Anti-Infectives Screening Core
The Anti-Infectives Screening Core will test candidates, such as drugs, antibodies or peptides, against infectious diseases in vitro and in vivo. This Core facilitates the process of early anti-infectives development by offering in vivo screening in murine models of infection, taking advantage of the specialized facilities and expertise available in the Department of Microbiology at NYU School of Medicine.
The Core tests activity of potential anti-infectives for four neglected diseases: Malaria, Chagas (South American Trypanosomiasis), Human African Trypanosomiasis and Leishmaniasis and one bacterial disease (Staphylococcus aureus infection). However, incorporation of other infectious diseases that have murine models of infection would be contemplated in the future depending on the interests of internal and external users. Potential anti-infectives for testing are provided by users and shipped to the core for testing.

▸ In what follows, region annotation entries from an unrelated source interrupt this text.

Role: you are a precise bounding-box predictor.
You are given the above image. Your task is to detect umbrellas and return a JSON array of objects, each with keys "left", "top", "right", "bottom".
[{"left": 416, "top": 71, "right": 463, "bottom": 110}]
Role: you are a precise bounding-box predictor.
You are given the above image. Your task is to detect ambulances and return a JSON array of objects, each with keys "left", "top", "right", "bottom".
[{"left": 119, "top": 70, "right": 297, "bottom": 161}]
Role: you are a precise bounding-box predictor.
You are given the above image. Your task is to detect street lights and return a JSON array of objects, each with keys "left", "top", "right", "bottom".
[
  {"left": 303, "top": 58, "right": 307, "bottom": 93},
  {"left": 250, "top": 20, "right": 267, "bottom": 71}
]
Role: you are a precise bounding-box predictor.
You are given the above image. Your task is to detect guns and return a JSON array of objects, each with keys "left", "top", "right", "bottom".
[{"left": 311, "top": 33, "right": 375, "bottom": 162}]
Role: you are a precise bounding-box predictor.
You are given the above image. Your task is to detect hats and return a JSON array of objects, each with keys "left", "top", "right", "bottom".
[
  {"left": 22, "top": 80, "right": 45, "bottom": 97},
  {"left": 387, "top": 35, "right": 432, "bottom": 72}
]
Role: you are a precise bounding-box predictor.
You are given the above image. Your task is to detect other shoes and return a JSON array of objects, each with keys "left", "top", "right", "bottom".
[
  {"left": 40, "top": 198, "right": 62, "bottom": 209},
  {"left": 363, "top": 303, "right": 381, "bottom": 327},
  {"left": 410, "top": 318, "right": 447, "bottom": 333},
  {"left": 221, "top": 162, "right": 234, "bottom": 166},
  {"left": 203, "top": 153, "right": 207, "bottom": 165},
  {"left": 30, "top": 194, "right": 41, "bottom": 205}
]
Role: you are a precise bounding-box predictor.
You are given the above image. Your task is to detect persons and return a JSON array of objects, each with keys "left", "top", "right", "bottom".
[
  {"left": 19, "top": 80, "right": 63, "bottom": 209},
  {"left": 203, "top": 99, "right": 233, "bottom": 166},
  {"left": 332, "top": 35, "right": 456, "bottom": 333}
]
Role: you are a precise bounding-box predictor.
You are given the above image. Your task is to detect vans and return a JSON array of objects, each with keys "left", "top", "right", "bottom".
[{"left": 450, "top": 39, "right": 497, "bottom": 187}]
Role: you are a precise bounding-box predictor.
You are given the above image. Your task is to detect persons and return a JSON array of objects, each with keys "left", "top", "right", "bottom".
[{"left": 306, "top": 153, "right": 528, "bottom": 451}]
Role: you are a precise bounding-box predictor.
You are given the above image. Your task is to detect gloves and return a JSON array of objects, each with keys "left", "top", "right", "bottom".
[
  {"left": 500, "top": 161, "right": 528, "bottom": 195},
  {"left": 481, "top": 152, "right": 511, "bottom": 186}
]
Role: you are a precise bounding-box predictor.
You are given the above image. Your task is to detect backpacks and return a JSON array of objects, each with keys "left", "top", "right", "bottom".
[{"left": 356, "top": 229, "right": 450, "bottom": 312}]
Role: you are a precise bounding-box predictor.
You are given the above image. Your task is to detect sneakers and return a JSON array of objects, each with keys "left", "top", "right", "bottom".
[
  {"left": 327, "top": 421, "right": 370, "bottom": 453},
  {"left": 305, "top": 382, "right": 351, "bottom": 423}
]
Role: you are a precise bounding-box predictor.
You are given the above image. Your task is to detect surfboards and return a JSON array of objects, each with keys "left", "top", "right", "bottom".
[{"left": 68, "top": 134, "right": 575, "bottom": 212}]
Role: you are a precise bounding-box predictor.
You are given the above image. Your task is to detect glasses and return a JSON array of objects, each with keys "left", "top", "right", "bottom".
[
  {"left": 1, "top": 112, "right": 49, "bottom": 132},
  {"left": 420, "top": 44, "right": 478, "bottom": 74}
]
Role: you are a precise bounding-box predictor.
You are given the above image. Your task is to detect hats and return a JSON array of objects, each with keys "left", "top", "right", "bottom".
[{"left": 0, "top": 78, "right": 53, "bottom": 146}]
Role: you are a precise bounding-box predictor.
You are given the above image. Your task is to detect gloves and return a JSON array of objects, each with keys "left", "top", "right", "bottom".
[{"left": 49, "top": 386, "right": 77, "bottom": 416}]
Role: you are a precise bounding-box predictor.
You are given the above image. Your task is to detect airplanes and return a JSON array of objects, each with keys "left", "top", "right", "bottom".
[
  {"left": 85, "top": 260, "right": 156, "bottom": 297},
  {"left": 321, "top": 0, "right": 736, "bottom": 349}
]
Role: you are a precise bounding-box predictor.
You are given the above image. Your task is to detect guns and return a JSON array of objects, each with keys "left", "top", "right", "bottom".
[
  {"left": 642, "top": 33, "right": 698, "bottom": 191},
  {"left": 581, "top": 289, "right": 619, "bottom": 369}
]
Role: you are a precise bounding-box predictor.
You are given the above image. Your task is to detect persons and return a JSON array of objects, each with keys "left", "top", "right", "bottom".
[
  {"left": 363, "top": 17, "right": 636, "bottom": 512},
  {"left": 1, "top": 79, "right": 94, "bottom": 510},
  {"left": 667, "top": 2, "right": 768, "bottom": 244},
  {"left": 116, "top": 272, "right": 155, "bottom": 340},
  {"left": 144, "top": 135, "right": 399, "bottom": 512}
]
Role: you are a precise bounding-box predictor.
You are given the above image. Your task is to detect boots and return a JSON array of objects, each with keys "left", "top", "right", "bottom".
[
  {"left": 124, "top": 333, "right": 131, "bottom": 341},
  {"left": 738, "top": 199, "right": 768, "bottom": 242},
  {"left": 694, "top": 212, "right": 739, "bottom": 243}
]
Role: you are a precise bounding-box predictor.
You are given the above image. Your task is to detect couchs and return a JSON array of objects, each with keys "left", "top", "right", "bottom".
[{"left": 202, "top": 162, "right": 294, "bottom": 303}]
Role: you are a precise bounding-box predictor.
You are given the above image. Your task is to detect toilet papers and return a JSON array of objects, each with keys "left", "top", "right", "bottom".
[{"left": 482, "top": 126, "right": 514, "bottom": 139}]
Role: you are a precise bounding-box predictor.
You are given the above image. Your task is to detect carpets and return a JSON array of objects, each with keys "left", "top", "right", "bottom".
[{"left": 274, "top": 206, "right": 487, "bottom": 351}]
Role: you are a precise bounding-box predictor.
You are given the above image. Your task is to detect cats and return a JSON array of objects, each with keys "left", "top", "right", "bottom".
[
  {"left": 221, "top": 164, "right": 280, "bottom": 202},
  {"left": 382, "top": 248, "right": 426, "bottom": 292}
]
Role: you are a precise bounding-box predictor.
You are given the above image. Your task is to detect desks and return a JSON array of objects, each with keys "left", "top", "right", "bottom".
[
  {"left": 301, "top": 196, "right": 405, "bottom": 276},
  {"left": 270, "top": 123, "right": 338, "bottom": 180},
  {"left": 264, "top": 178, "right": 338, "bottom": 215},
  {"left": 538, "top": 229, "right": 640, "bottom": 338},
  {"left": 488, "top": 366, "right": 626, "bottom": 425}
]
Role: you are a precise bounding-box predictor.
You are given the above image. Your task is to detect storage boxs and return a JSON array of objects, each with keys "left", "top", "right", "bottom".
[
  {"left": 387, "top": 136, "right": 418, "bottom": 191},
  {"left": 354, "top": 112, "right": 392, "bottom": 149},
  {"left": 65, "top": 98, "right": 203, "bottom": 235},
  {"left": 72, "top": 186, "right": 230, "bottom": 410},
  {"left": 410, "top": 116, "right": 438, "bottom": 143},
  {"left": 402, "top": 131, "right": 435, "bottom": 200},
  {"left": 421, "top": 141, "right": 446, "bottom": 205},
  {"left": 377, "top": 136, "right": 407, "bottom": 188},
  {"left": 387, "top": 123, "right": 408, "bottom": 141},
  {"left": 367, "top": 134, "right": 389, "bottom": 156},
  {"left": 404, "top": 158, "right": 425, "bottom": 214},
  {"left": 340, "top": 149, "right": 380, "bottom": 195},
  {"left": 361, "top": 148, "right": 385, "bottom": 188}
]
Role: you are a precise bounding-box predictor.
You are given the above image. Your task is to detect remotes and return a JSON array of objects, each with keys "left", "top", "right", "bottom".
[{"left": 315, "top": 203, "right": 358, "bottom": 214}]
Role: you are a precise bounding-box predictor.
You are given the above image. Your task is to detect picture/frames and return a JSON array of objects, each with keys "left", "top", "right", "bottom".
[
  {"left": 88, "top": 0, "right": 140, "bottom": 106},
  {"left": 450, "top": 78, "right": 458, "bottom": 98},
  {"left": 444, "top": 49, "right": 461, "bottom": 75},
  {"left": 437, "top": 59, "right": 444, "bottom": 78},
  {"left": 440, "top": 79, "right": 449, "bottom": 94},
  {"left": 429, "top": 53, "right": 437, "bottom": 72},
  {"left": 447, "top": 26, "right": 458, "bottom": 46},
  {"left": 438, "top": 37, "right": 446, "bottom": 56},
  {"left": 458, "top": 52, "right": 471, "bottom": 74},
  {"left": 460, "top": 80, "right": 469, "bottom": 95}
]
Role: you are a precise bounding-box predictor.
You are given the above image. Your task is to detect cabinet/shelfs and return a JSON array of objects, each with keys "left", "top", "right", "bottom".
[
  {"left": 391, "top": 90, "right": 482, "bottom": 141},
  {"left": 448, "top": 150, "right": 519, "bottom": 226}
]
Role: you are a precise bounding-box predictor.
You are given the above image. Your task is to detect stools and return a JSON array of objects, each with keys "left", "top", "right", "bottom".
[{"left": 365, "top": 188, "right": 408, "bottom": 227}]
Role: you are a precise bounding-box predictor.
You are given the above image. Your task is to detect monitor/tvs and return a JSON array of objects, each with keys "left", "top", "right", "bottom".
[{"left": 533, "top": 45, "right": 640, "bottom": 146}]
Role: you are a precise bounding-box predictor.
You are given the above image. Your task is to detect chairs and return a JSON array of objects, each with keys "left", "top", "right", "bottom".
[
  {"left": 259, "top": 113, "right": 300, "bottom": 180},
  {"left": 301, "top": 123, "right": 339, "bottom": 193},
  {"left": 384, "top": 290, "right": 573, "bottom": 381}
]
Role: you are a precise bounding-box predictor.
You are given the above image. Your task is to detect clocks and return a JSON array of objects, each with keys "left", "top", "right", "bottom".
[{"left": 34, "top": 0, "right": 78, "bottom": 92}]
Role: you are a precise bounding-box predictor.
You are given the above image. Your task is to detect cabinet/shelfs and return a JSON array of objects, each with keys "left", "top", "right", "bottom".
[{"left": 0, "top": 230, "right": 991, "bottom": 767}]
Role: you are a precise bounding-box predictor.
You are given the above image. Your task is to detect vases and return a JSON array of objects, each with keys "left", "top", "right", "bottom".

Testing of anti-infective candidates in vivo takes advantage of a new method of parasite detection in mice that allows rapid automated determination without the need for bleeding the animals and manual counting of parasitemias or bacteremias. The method is based on the infection of mice with transgenic parasites or bacteria that express luciferase. Mice are infected with any of the parasites of study: Trypanosoma cruzi for Chagas disease, Trypanosoma brucei ssp. for Human African Trypanosomiasis, Leishmania ssp. for Leishmaniasis and Plasmodium berghei for malaria and Staphylococcus aureus. Two-seven days after infection when there is a detectable blood parasitemia (Trypanosoma and Plasmodia), lesion (Leishmania), bacteremia or organ infection (bacteria), mice are anesthetized and imaged with an imaging device that is sensitive to luminescence (IVIS Lumina, located in OPH 401) and quantifies the signal. Treatment with the test anti-infective candidates begin and is normally administered with i.p. injection for 5 or 10 days at a dose of 10 mg/kg/day. One day after the last treatment dose, mice are imaged again to determine the level of infection. The results are expressed as the ratio of infection at the end of treatment versus the base infection before treatment for each animal. Groups of five mice are used including a negative control group. A positive control with a well-known drug for each disease was performed during the set up of the method (see figure) and it is not included in every experiment. Variations on the standard protocol (days of treatment, dose, route of administration) can be performed in specific cases if demanded by the clients, but will need to be discussed with the core staff.